- This Pittsburgh City Council voted last week to establish the Joint Task Force on Construction Industry Fraud, which will work to identify and combat “unfair trade practices, including tax fraud” among the city’s construction businesses.
- The resolution takes particular aim at construction companies that commit wage violations that result in underpayment or nonpayment of taxes, as well as too-low pay rates that prevent some workers from being able to support their families. The task force will not focus on the practice of hiring undocumented workers, however.
- The group will be made up of representatives from the city council; mayor’s office; Pittsburgh Regional Building and Construction Trades Council; Allegheny County District Attorney’s Office; Pennsylvania Department of Labor and Industry; and the city's Department of Permits, Licenses and Inspections.
According to the resolution, construction is the fastest-growing industry in Pittsburgh. It states that fraud-related violations of city ordinances not only threaten the health and safety of residents and workers but “threaten the viability” of businesses that operate legitimately. The group will review existing industry practices in Pittsburgh and then make code and policy recommendations to the council and mayor.
In the most recent global survey commissioned by corporate investigation and risk consulting firm Kroll, fraud incidents in the construction, engineering and infrastructure sectors increased the most year over year out of all sectors in the report, with 83% of industry respondents indicating that they had experienced some fraud-related incident. The most common types of fraud reported were information theft, loss or attack (33% of respondents); followed by regulatory or compliance breaches (30%); and vendor, supplier or procurement fraud (30%).
The most common perpetrators of fraud named by respondents were junior employees (47%); vendors and suppliers (38%); and senior or middle management employees (38%). Respondents felt most vulnerable to intellectual property theft, piracy and counterfeiting. In addition, fraud was most commonly revealed by a company insider, or "whistleblower,” the report found.
Manhattan's Construction Fraud Task Force, spearheaded by Manhattan District Attorney Cyrus Vance Jr., casts a wider net than Pittsburgh’s.

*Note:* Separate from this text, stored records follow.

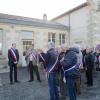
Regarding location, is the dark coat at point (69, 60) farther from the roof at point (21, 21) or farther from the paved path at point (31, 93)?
the roof at point (21, 21)

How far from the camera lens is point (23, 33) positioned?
749 inches

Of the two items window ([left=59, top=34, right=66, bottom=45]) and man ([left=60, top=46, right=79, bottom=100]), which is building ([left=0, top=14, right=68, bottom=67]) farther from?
man ([left=60, top=46, right=79, bottom=100])

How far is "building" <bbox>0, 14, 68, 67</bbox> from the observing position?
57.8ft

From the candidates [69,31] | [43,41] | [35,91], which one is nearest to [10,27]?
[43,41]

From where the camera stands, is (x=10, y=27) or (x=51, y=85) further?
(x=10, y=27)

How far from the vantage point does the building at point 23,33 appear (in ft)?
57.8

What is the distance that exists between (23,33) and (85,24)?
6351mm

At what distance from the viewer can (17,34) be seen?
1847 centimetres

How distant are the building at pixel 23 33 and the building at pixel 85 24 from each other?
1.43 metres

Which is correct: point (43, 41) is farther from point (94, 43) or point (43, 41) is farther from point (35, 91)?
point (35, 91)

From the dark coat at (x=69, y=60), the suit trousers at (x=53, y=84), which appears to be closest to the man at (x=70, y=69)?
the dark coat at (x=69, y=60)

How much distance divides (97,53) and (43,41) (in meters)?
7.15

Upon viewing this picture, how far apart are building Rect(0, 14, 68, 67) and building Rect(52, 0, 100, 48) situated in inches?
56.4

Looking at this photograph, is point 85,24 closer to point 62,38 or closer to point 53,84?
point 62,38
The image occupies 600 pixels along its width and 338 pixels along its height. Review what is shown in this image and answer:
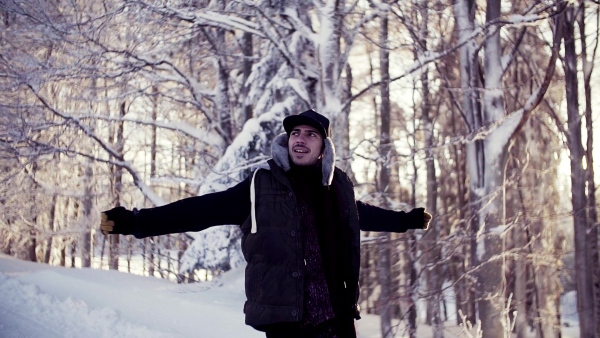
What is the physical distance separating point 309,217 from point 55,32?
7.33m

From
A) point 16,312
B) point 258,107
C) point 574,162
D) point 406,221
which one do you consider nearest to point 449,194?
point 574,162

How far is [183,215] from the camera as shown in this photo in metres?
2.52

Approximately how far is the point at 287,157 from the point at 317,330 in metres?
0.78

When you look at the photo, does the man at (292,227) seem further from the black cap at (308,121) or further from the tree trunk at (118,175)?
the tree trunk at (118,175)

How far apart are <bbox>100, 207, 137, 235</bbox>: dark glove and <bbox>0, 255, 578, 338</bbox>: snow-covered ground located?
3288mm

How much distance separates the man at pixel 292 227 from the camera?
246 cm

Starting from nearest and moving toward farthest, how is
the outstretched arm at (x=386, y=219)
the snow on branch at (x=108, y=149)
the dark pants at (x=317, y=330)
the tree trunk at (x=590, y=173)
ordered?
the dark pants at (x=317, y=330) < the outstretched arm at (x=386, y=219) < the snow on branch at (x=108, y=149) < the tree trunk at (x=590, y=173)

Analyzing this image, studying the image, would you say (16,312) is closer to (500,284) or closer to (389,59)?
(500,284)


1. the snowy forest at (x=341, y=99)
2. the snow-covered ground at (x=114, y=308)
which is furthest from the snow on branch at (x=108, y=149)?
the snow-covered ground at (x=114, y=308)

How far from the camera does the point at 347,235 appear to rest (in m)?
2.72

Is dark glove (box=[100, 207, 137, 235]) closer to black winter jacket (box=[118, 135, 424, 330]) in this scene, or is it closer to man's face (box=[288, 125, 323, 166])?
black winter jacket (box=[118, 135, 424, 330])

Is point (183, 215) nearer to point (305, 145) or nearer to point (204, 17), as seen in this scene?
point (305, 145)

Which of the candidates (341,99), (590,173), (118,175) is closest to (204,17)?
(341,99)

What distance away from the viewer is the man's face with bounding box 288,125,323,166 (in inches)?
108
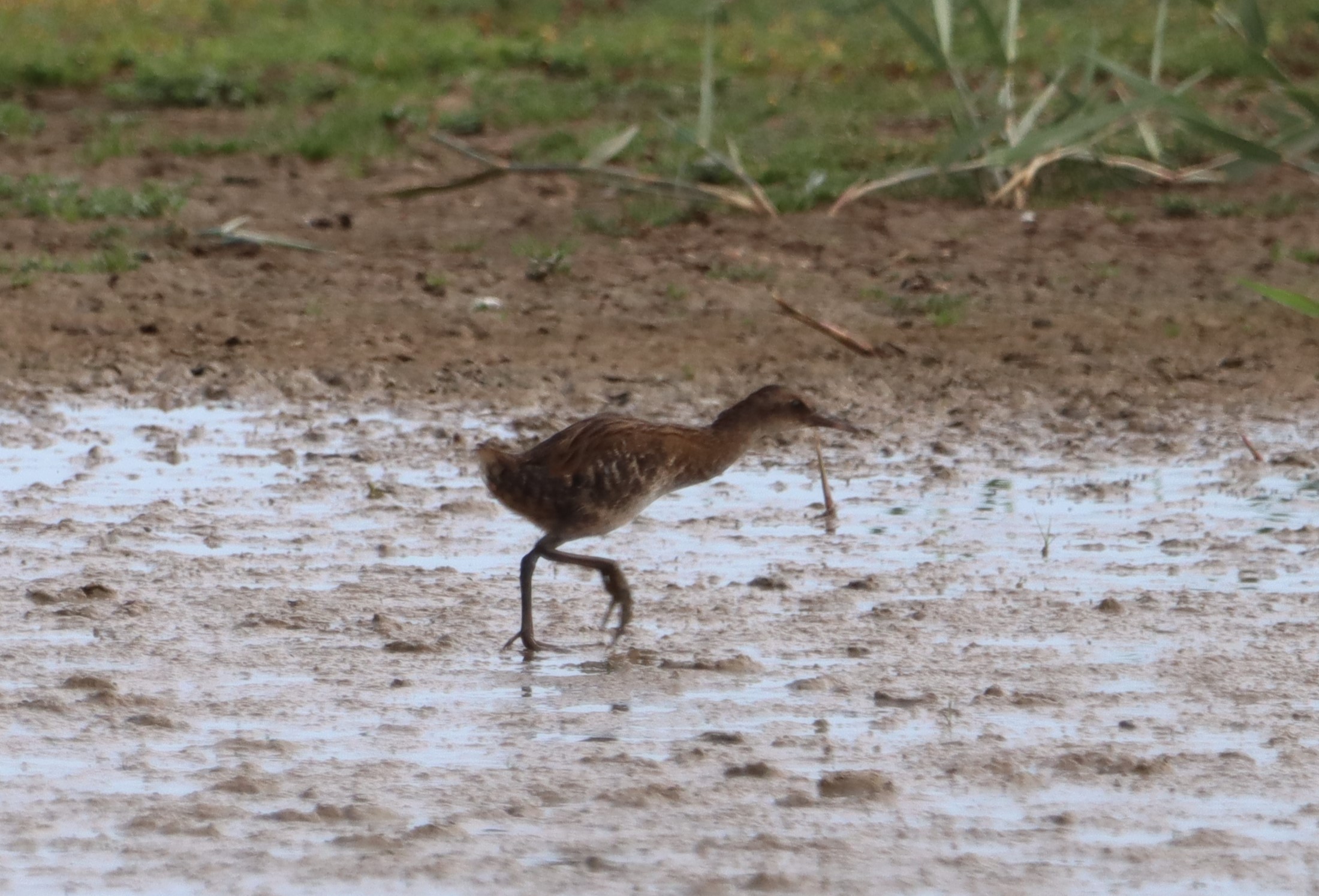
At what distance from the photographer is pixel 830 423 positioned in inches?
288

Formed after the jobsite death of worker Carlos Moncayo, who died in a trench collapse, investigators pursue a wide variety of violations, including those related to safety, wage theft and public and private corruption. According to Vance’s office, wage theft alone accounts for $1 billion of lost earnings in New York State each year.
Most recently, Vance’s office announced the indictments of former Turner Construction Co. and Bloomberg LP executives on charges of conspiracy, bribery and bid-rigging during a renovation of Bloomberg’s New York City offices. The former project executives, as well as some subcontractors and vendors, are accused of trying to steal approximately $15 million from Bloomberg during the construction process via inflated subcontractor bids and fake work and change orders.